> [Directions for this task]: From the first line to the last, transcribe the data exactly and skip the pictures.

> [Available data]:
----------

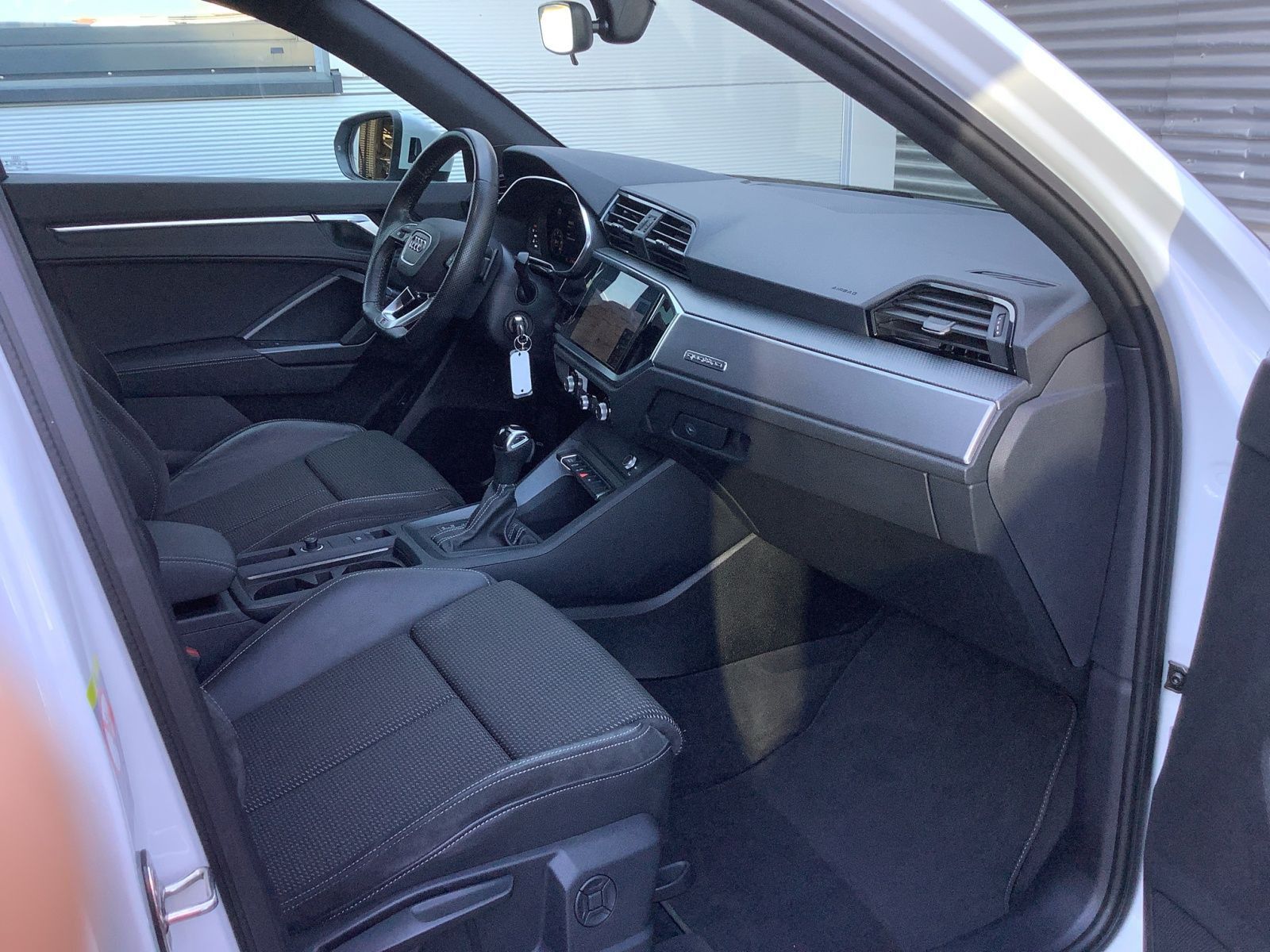 Audi Q3 Sportback 35 TDI quattro S-Tronic S-Line - Samsaru's Car Outlet
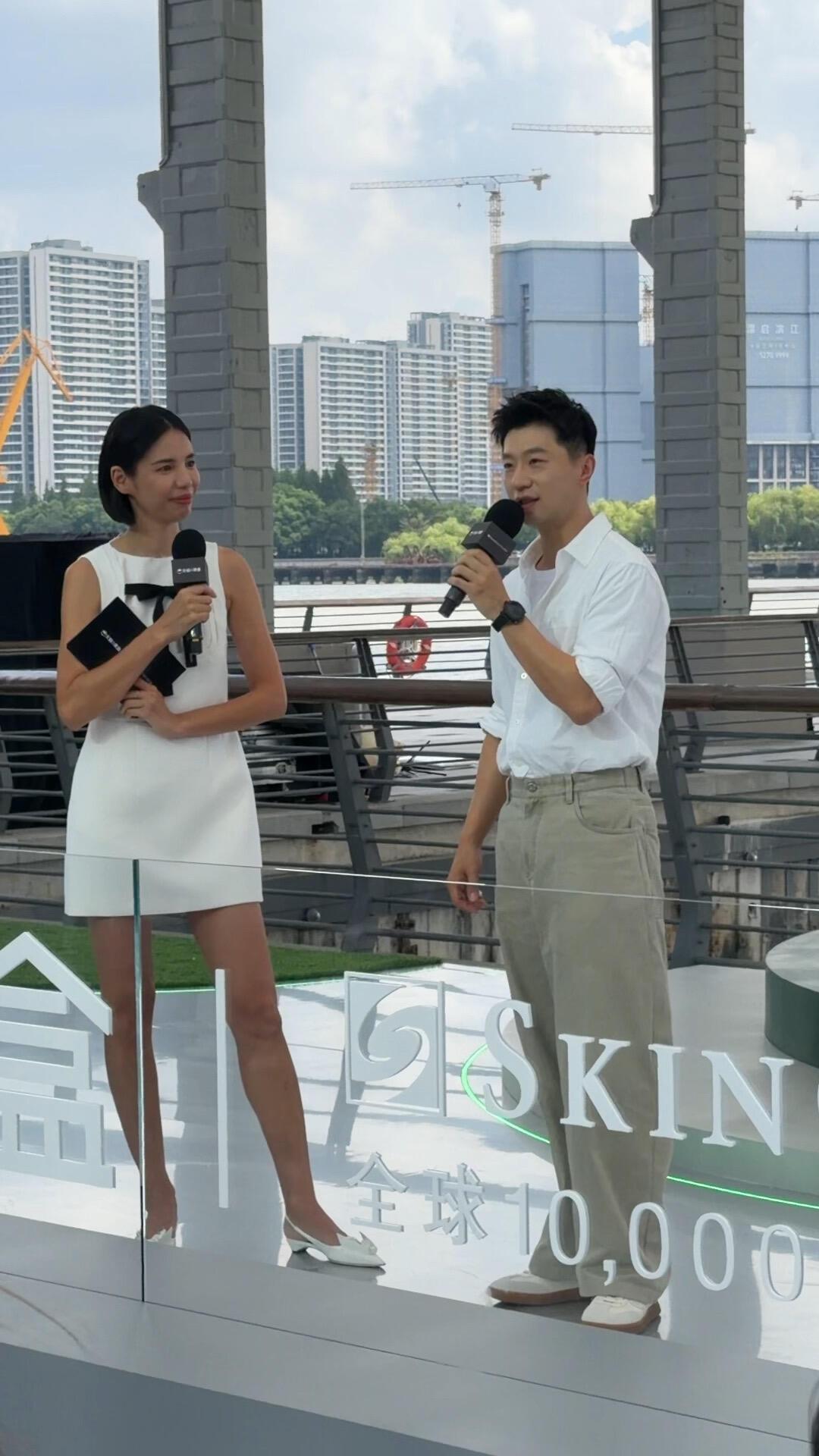 马龙真的不像奔四的人，好年轻的龙队，代言人的形象很符合，生龙活虎的精神状态！
感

----------

> [Result for this exercise]:
 Audi Q3 Sportback 35 TDI quattro S-Tronic S-Line - Samsaru's Car Outlet
 马龙真的不像奔四的人，好年轻的龙队，代言人的形象很符合，生龙活虎的精神状态！
感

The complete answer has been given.